Goal of the exercise: Go through the data and copy every line exactly, but not the images.

Records contained in a dataset
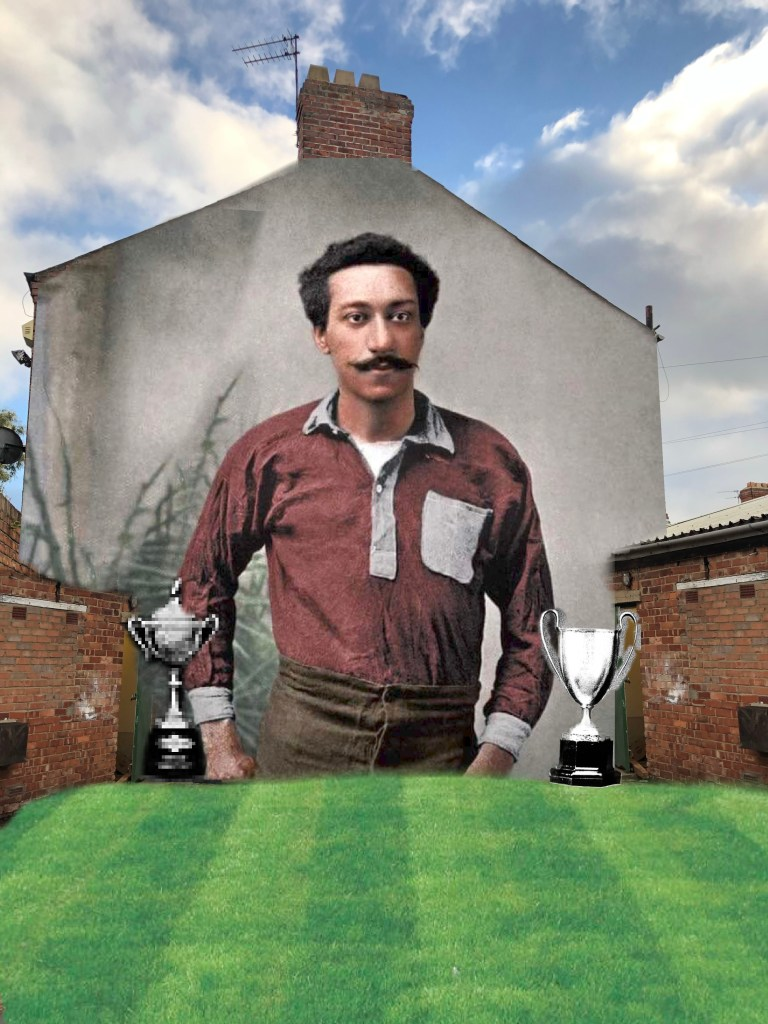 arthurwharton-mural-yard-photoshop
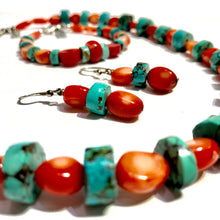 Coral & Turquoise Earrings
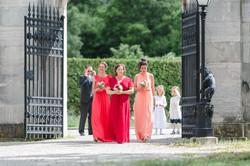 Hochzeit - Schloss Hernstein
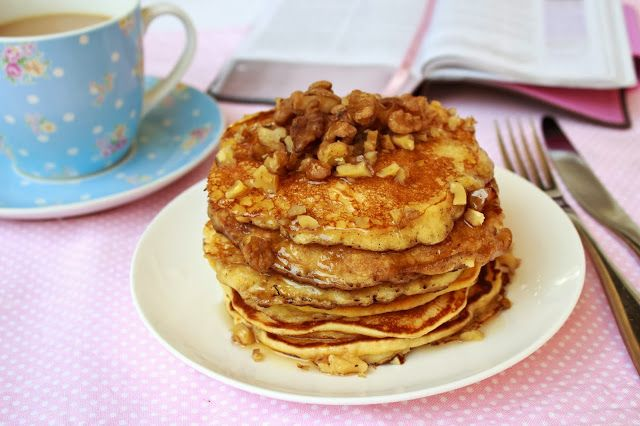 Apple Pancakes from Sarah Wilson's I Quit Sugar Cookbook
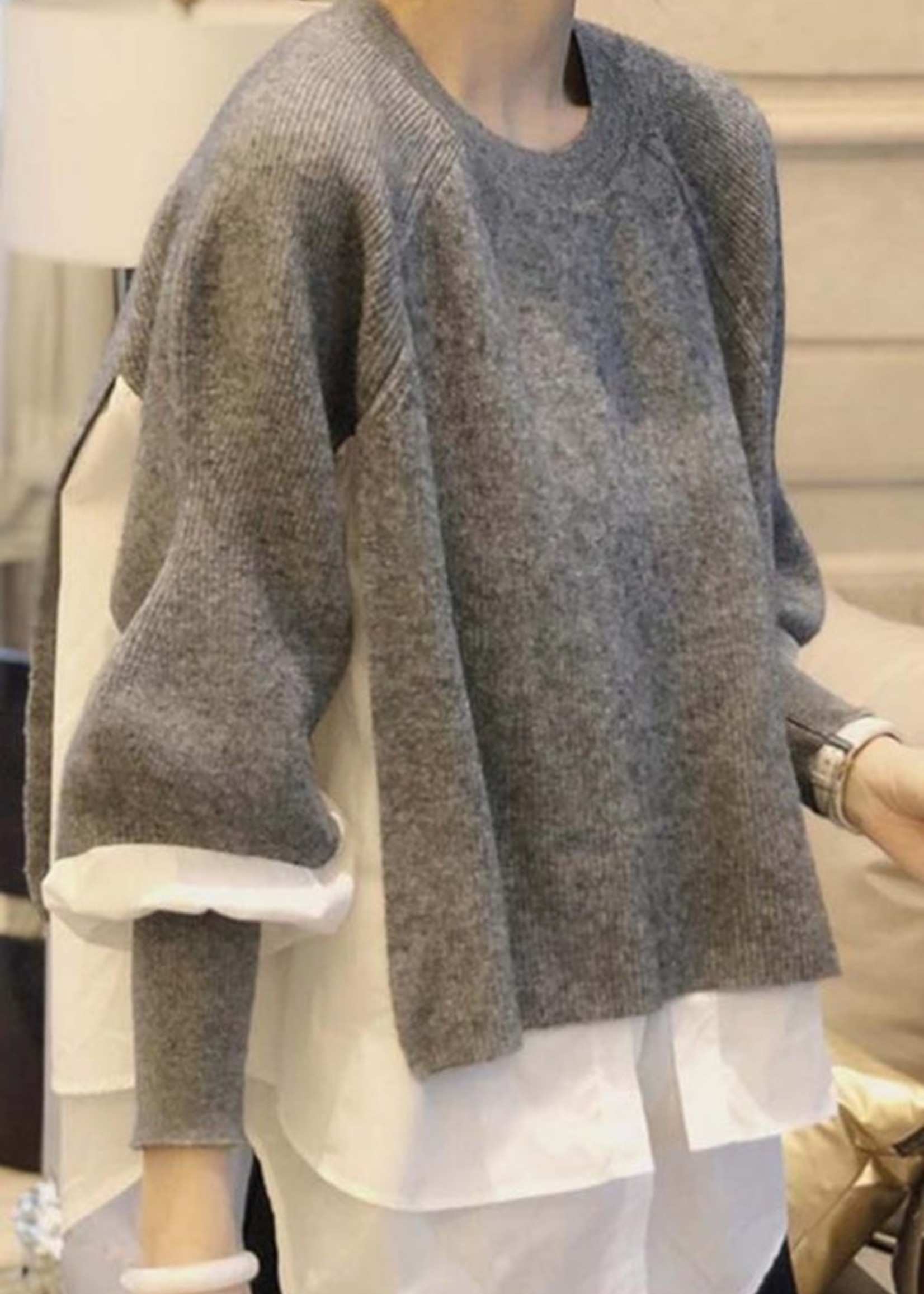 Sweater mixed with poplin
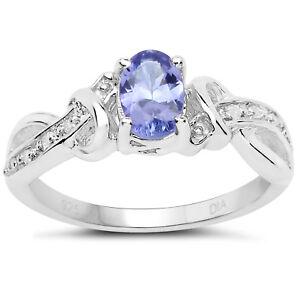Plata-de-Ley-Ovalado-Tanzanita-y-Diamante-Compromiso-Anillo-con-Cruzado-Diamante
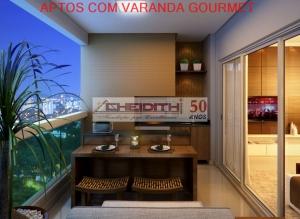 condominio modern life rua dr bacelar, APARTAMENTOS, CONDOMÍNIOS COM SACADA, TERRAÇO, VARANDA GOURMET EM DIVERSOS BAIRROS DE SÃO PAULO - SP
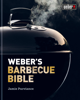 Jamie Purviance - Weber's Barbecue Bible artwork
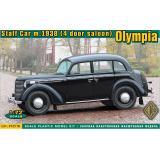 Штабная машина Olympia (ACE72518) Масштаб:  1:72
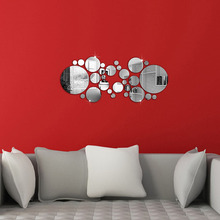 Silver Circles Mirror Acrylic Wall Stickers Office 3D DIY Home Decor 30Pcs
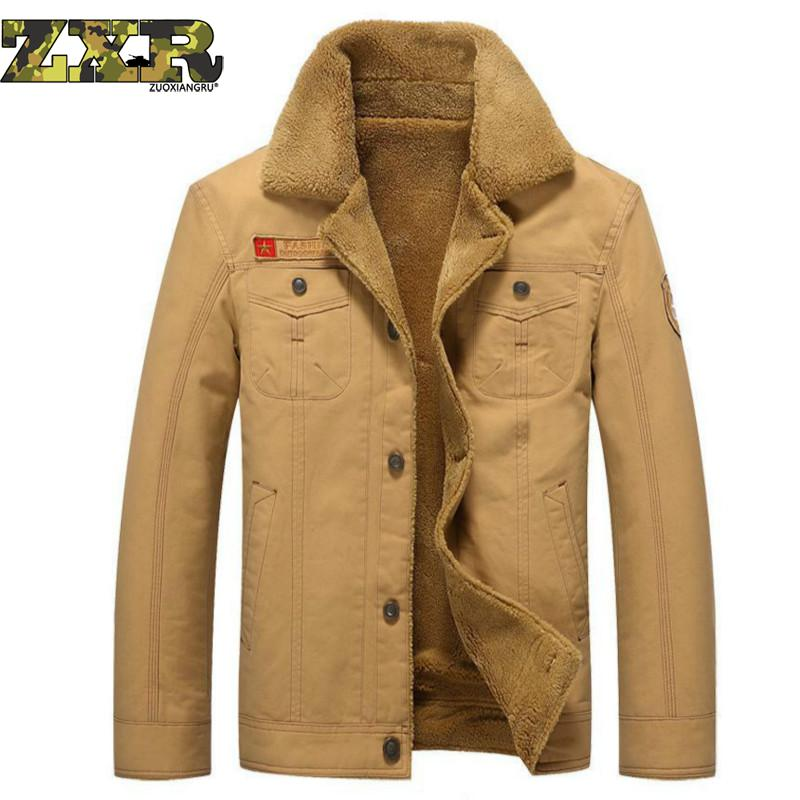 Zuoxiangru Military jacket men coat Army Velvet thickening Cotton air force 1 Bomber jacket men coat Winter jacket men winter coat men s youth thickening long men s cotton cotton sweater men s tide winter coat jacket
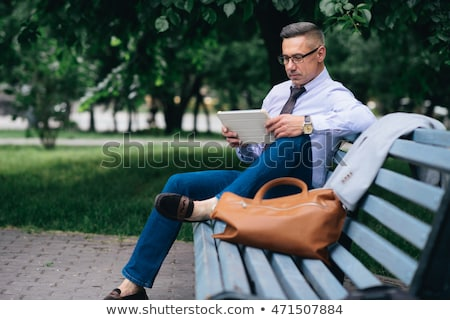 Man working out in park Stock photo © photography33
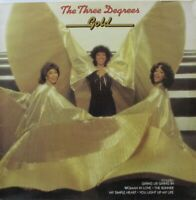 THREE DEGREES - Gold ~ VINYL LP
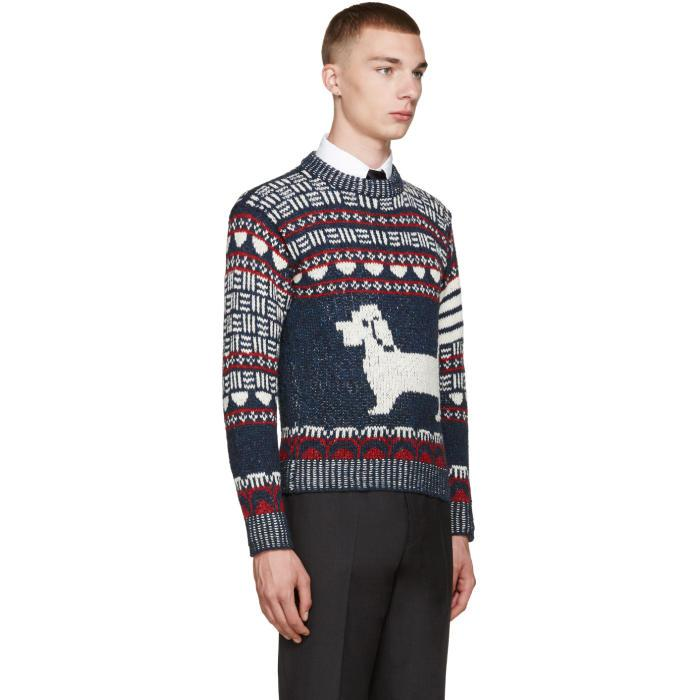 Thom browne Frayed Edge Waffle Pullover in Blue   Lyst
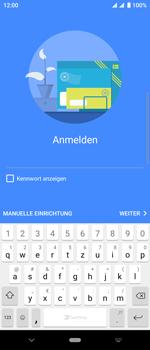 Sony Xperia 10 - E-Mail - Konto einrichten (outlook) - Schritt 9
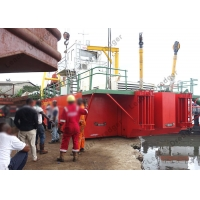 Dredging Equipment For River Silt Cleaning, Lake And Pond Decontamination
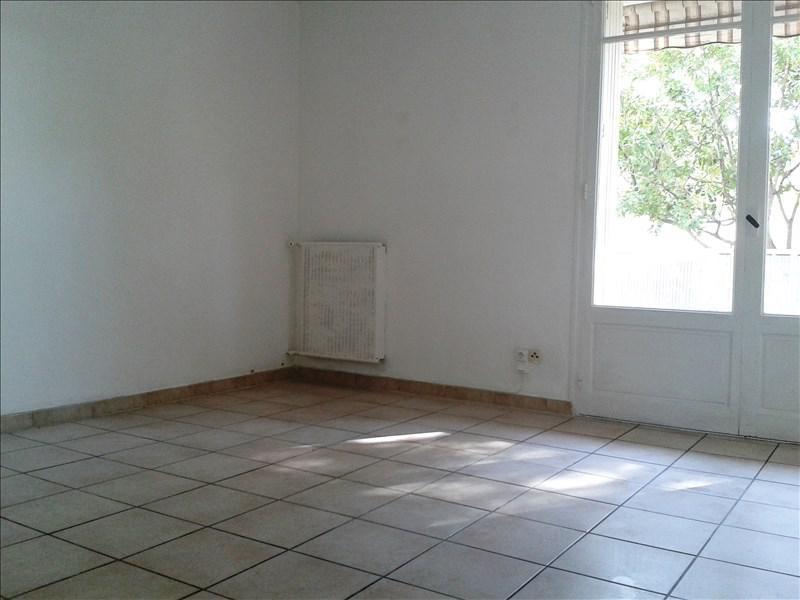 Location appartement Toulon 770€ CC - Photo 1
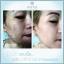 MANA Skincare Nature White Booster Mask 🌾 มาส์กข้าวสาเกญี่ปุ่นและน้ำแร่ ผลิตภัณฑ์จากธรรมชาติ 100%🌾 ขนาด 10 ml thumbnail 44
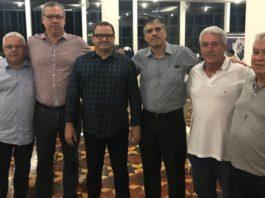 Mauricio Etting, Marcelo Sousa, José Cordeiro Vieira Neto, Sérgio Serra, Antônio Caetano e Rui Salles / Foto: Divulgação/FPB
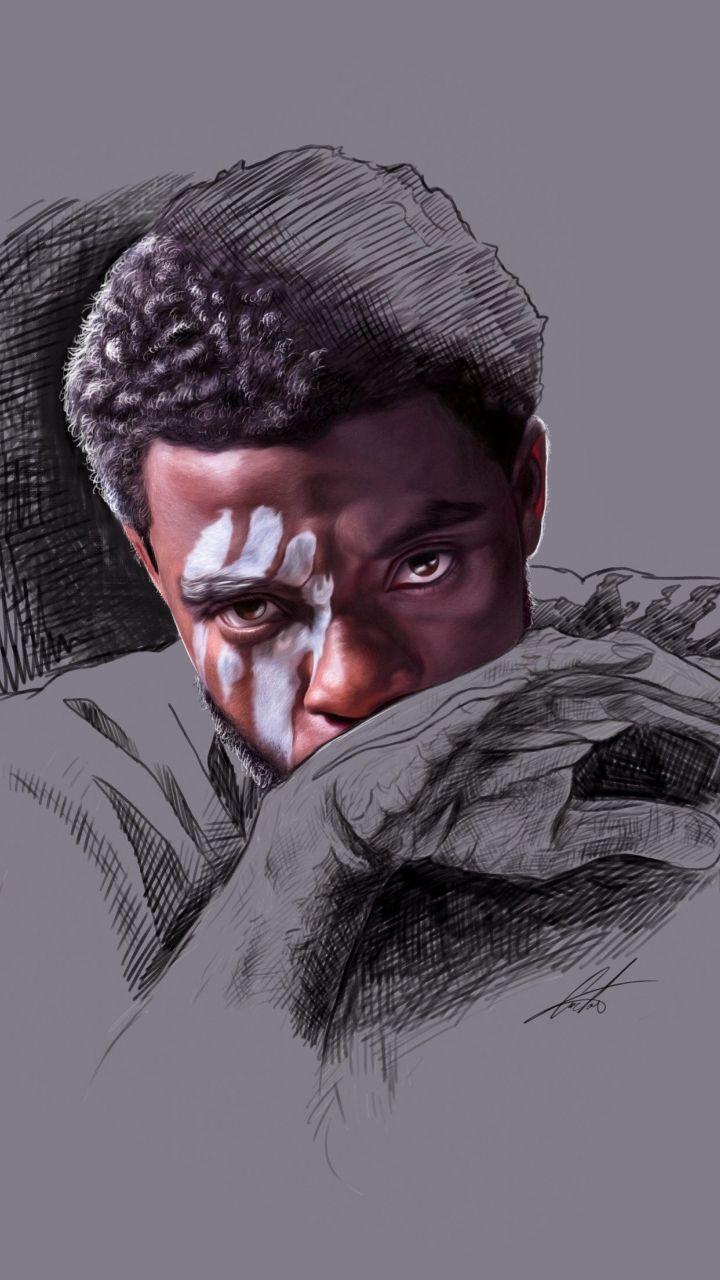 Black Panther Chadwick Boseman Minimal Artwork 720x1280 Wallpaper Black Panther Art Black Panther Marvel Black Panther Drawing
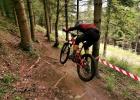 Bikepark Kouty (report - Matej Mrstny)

Answer box:
 arthurwharton-mural-yard-photoshop
 Coral & Turquoise Earrings
 Hochzeit - Schloss Hernstein
 Apple Pancakes from Sarah Wilson's I Quit Sugar Cookbook
 Sweater mixed with poplin
Plata-de-Ley-Ovalado-Tanzanita-y-Diamante-Compromiso-Anillo-con-Cruzado-Diamante
 condominio modern life rua dr bacelar, APARTAMENTOS, CONDOMÍNIOS COM SACADA, TERRAÇO, VARANDA GOURMET EM DIVERSOS BAIRROS DE SÃO PAULO - SP
 Jamie Purviance - Weber's Barbecue Bible artwork
 Штабная машина Olympia (ACE72518) Масштаб:  1:72
 Silver Circles Mirror Acrylic Wall Stickers Office 3D DIY Home Decor 30Pcs
 Zuoxiangru Military jacket men coat Army Velvet thickening Cotton air force 1 Bomber jacket men coat Winter jacket men winter coat men s youth thickening long men s cotton cotton sweater men s tide winter coat jacket
 Man working out in park Stock photo © photography33
 THREE DEGREES - Gold ~ VINYL LP
 Thom browne Frayed Edge Waffle Pullover in Blue   Lyst
 Sony Xperia 10 - E-Mail - Konto einrichten (outlook) - Schritt 9
 Dredging Equipment For River Silt Cleaning, Lake And Pond Decontamination
 Location appartement Toulon 770€ CC - Photo 1
 MANA Skincare Nature White Booster Mask 🌾 มาส์กข้าวสาเกญี่ปุ่นและน้ำแร่ ผลิตภัณฑ์จากธรรมชาติ 100%🌾 ขนาด 10 ml thumbnail 44
 Mauricio Etting, Marcelo Sousa, José Cordeiro Vieira Neto, Sérgio Serra, Antônio Caetano e Rui Salles / Foto: Divulgação/FPB
 Black Panther Chadwick Boseman Minimal Artwork 720x1280 Wallpaper Black Panther Art Black Panther Marvel Black Panther Drawing
 Bikepark Kouty (report - Matej Mrstny)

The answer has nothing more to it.